A week earlier, 21-year-old Claire Legato was fatally shot in the head in Cleveland, after an argument broke between Legato, her mother and John Booth, the suspected shooter.
“This is definitely an ongoing trend we are seeing,” Beverly Tillery, executive director of the Anti-Violence Project (AVP), the country’s largest anti-LGBTQ violence organization told the Daily News.
“We’ve been seeing now [that] for years trans women of color in particular are disproportionately impacted by hate violence,” she said, according to anti-LGBTQ violence data the AVP has collected for over 20 years.
According to the Human Rights Campaign (HRC), there have been five known deaths of transgender people in 2019, all of them were black transgender women. The actual number could be a lot higher, human rights advocates and anti-violence groups claim.

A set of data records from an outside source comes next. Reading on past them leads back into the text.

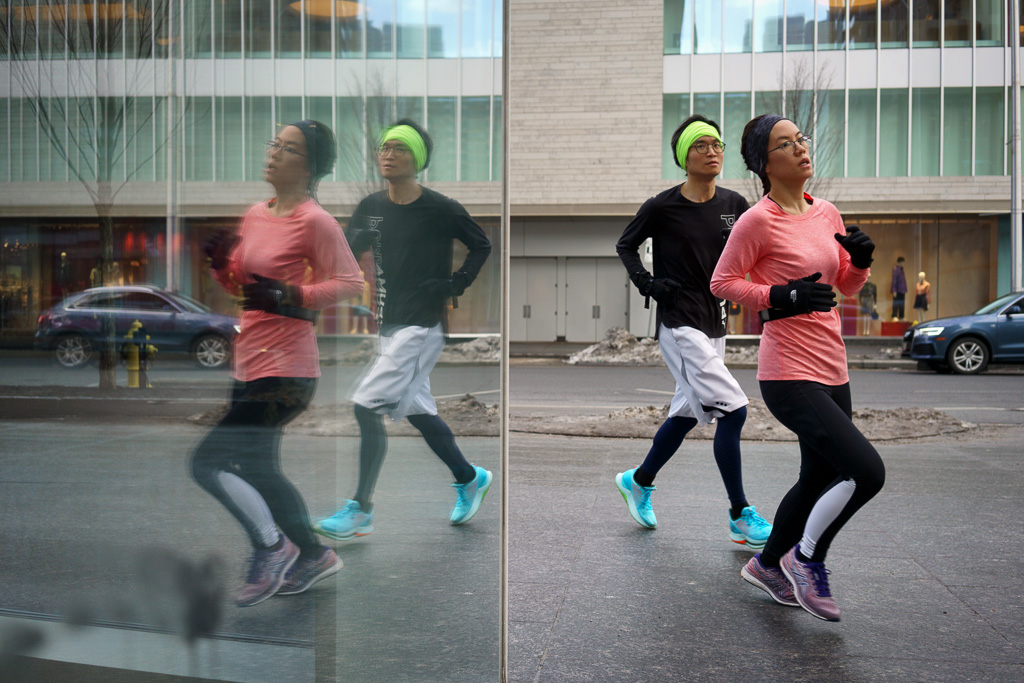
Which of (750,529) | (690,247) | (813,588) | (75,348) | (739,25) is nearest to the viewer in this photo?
(75,348)

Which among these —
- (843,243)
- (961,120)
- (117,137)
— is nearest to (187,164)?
(117,137)

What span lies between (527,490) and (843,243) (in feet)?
9.69

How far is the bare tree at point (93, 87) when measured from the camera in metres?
1.07

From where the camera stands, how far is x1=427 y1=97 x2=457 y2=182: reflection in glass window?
1616 mm

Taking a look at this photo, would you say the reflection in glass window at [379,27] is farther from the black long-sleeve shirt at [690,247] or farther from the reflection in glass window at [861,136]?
the reflection in glass window at [861,136]

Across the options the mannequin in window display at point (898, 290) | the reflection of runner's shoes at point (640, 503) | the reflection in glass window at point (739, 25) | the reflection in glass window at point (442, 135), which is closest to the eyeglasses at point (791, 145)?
the reflection of runner's shoes at point (640, 503)

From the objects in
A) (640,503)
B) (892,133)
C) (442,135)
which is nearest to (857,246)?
(640,503)

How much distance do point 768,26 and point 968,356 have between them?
43.8 feet

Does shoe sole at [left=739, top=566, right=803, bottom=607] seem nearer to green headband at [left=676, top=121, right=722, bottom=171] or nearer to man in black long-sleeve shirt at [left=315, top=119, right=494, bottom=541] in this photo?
green headband at [left=676, top=121, right=722, bottom=171]

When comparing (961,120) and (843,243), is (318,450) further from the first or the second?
(961,120)

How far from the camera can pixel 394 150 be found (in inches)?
59.7

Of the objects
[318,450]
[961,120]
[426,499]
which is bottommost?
[426,499]

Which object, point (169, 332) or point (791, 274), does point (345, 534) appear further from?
point (791, 274)

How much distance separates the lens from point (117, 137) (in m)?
1.10
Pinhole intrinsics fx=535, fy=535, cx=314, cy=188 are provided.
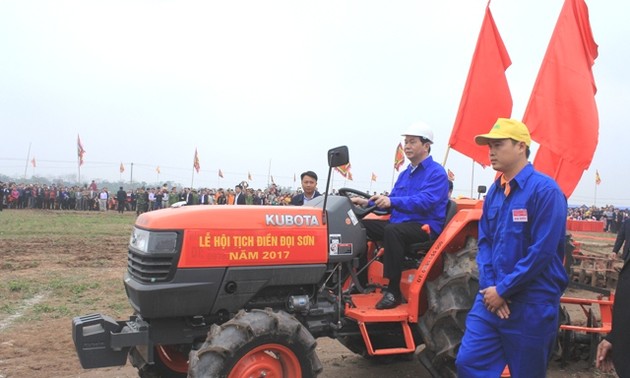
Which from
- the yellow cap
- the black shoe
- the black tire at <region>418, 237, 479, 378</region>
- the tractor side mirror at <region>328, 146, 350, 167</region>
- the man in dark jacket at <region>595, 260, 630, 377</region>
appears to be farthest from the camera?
the black shoe

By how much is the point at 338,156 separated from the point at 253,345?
1.48 m

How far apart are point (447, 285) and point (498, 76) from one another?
4976 mm

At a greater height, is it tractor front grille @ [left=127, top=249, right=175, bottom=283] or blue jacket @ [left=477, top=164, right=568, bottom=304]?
blue jacket @ [left=477, top=164, right=568, bottom=304]

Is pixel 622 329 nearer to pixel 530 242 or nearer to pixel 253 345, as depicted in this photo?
pixel 530 242

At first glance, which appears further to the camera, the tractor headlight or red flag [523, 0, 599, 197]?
red flag [523, 0, 599, 197]

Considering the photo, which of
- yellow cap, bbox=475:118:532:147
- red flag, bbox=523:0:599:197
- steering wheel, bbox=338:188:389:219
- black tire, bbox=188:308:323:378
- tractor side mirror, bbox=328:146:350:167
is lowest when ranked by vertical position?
black tire, bbox=188:308:323:378

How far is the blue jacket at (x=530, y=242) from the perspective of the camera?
293 cm

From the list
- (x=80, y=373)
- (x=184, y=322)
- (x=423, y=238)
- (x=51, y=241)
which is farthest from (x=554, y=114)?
(x=51, y=241)

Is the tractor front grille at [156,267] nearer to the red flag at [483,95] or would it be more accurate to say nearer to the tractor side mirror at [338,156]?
the tractor side mirror at [338,156]

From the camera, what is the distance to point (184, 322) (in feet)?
12.8

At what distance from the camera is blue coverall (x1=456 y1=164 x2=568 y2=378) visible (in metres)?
2.95

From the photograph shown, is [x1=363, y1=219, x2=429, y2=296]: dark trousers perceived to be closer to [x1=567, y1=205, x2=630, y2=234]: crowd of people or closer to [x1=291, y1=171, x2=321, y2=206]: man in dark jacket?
[x1=291, y1=171, x2=321, y2=206]: man in dark jacket

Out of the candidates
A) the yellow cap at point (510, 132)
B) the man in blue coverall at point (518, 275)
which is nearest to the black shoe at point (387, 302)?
the man in blue coverall at point (518, 275)

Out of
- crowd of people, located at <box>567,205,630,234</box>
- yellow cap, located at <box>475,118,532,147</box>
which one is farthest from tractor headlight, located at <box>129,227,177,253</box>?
crowd of people, located at <box>567,205,630,234</box>
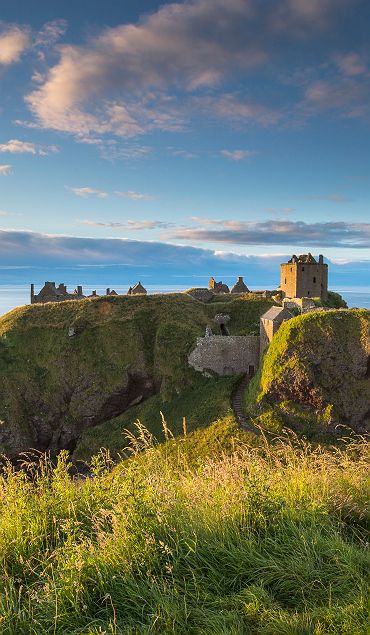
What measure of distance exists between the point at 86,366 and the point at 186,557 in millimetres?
52457

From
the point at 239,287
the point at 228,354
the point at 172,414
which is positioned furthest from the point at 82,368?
the point at 239,287

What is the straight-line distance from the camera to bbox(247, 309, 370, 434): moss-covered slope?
38844 millimetres

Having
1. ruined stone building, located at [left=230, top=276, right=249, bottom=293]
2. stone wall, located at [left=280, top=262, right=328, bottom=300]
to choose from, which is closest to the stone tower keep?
stone wall, located at [left=280, top=262, right=328, bottom=300]

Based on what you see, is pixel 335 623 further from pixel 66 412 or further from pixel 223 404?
pixel 66 412

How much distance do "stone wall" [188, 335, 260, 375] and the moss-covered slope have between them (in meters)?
6.70

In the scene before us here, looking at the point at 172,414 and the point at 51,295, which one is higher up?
the point at 51,295

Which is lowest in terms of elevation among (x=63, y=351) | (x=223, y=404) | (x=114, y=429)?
(x=114, y=429)

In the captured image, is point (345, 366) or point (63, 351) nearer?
point (345, 366)

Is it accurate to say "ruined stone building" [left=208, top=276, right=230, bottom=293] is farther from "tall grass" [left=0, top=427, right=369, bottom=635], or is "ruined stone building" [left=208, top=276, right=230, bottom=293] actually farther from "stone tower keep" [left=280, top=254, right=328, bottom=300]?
"tall grass" [left=0, top=427, right=369, bottom=635]

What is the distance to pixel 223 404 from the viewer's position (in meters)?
44.3

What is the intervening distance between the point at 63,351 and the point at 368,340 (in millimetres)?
40734

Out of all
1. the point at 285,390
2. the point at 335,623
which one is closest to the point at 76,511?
the point at 335,623

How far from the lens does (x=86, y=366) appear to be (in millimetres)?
56375

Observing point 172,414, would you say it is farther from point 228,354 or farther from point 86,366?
point 86,366
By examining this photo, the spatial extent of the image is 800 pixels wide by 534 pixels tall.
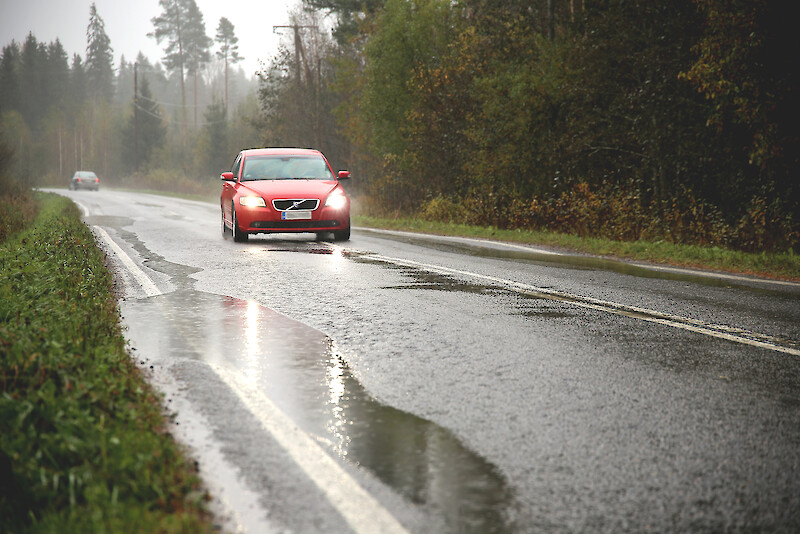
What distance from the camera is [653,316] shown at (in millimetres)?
7863

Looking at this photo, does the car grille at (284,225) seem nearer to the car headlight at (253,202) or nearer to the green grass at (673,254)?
the car headlight at (253,202)

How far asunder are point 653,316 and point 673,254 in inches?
252

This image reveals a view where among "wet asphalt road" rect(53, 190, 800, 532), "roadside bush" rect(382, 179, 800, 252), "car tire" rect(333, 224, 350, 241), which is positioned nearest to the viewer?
"wet asphalt road" rect(53, 190, 800, 532)

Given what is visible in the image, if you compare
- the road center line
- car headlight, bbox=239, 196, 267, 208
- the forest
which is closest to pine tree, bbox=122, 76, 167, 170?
the forest

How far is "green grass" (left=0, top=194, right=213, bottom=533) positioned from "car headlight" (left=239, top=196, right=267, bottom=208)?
10.0m

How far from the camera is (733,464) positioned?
3855mm

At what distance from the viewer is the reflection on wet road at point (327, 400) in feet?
11.6

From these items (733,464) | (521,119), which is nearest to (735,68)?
(521,119)

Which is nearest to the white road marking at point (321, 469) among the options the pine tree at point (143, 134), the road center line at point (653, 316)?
the road center line at point (653, 316)

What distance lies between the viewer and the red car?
1628 cm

Jay W. Walker, an organizer with the Gays Against Guns (GAG) told The News that sometimes trans women’s murders are not even accounted for. “Law enforcement often mis-genders trans women who are murdered in their official police reports. So unless there are family members or community members who come forward to identify these women publicly as trans, sometimes their trans existence just gets completely wiped away.”
GAG is an anti-violence organization made up by LGBTQ people and their allies who fight flawed gun control laws and its convergence with homophobia. “The need to have better restrictions against access to guns is of paramount importance,” Walker said.
But when it comes to violence against trans women “there’s also the issue of law enforcement’s frequent unwillingness to treat trans people as people deserving of protection.”
Since the group’s formation in 2016, in response to the massacre at the Pulse gay nightclub in Orlando, Fla., that killed 49, GAG stages demonstrations to put a face to the senseless violence faced by the victims. They want to show that “these women’s lives are not forgotten, and that their stories don’t get lost,” he said.
The violence, which affects black transgender women disproportionately, highlights the intersection of sexism, racism and LGBTQphobia. And what’s worse, they can also experience it in different parts of their lives.
“Our data shows that people are consistently experiencing hate violence not just by strangers on the street, but they’re also experiencing hate violence by people they’re dating, landlords, people they’re working with,” said AVP’s Beverly Tiller said. “So if you are trans person of color you might be experiencing hate violence in a number of different pockets of your life.”
“The climate is such that a lot of the homicides and attacks against trans women of color there is an underlying climate of transphobia and hate that is underneath a lot of what is going on.”
The New York Transgender Advocacy Group (NYTAG) is organizing a rally in Washington Square Park Friday evening to demand justice for the deaths of Muhlasysia Booker, Michelle “Tamika” Washington and Claire Legato. And calling for action from the institutions that are designed to protect people.
“No more death, violence, or fear for trans women,” NYTAG director of policy and programs Amanda Babine said in a statement. “Our lives deserve to protected, [the three recent] deaths deserve to be investigated.”